C’était il y a deux ans. On voyageait sans problème dans la majeure partie du territoire. À Kiev, à Marioupol… des endroits qu’on voit aujourd’hui sous les bombes. Tout ça à cause d’une personne qui a un fort potentiel de nuisance. En tout cas, moi, il y a deux ans, les gens ne me parlaient pas de ce conflit ou de cette occupation. Ah si, les langues ukrainienne et russe étant légèrement différentes sur certains points, tu étais parfois regardé de travers si tu disais merci à la russe, « spasiba ». On sentait bien que les gens n’étaient pas trop fans. Les coéquipiers m’ont averti : « non, il ne faut pas dire ce mot ici ». Mais quand on partait jouer à l’Est, tout allait bien.
D’anciens coéquipiers à moi veulent prendre les armes
Avez-vous encore beaucoup de contacts ?
J’échange encore régulièrement avec une dizaine de personnes, des potes qui jouent là-bas, mon ancien coach, mon ancien directeur sportif… Ces 48 dernières heures, je leur ai écrit pour leur dire « courage » et leur demander s’ils comptaient rester. Certains m’ont répondu qu’ils voulaient partir, mais que c’est loin d’être évident. D’autres qu’ils comptent prendre les armes et défendre leur pays. C’est surréaliste. J’ai reçu une vidéo jeudi, prise d’une terrasse. Je vois des endroits que je connais et ça explose de tous les côtés. Tu te dis « ce n’est pas vrai, ce n’est pas réel ».
Aujourd’hui, d’après ce que vous savez de la situation, êtes-vous très inquiet pour vos coéquipiers de la sélection ?

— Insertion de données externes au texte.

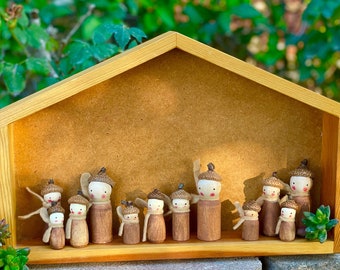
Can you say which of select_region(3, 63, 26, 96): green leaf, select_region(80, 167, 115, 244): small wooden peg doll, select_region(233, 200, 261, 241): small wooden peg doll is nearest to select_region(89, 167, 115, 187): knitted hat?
select_region(80, 167, 115, 244): small wooden peg doll

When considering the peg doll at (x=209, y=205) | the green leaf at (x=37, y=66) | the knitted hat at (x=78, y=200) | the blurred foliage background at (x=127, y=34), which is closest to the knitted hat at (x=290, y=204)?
the peg doll at (x=209, y=205)

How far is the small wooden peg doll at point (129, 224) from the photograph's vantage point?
1.07m

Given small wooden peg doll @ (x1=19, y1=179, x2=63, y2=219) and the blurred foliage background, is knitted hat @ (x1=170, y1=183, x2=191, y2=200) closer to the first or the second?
small wooden peg doll @ (x1=19, y1=179, x2=63, y2=219)

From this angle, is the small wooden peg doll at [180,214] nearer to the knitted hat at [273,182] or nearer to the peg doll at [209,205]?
the peg doll at [209,205]

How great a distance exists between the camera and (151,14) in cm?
182

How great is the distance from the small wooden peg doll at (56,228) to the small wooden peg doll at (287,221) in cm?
39

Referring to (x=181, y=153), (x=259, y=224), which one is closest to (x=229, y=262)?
(x=259, y=224)

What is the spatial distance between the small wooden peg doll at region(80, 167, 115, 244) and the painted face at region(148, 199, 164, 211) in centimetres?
7

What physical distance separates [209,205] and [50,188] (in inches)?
11.1

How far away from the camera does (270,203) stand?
1105 mm

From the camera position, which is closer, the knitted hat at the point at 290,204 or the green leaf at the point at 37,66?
the knitted hat at the point at 290,204

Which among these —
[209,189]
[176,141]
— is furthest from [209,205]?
[176,141]

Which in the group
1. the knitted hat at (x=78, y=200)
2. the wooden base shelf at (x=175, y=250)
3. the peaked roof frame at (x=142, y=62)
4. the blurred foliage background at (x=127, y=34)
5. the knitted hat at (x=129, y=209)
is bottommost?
the wooden base shelf at (x=175, y=250)

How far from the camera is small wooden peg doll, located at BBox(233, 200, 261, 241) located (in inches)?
42.7
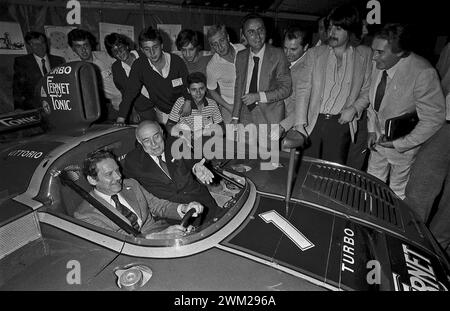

Ah oui, je m’inquiète beaucoup pour mes copains. J’ai eu Enes jeudi au téléphone. Il était dans un taxi à destination de la frontière polonaise, qui devait s’arrêter à 12 kilomètres de la frontière. Le reste, il fallait le faire à pied. Il paraît qu’il y avait une file de 6 000 personnes. Il m’a envoyé la photo, vous verriez ça… Il y a passé la nuit!
Et les frères Thill ?
(Il souffle) Pfff, j’ai eu Oli quelques jours avant tout ça. Il me disait qu’ils étaient à l’entraînement et que les hélicoptères tournaient au-dessus de leurs têtes. Je lui ai dit « arrête Oli, pars, c’est le moment, rentre avec ta famille ! Ce n’est plus de la rigolade, là ! ». Il les a mis dans un avion, mais lui est resté. J’espère que tout ira bien.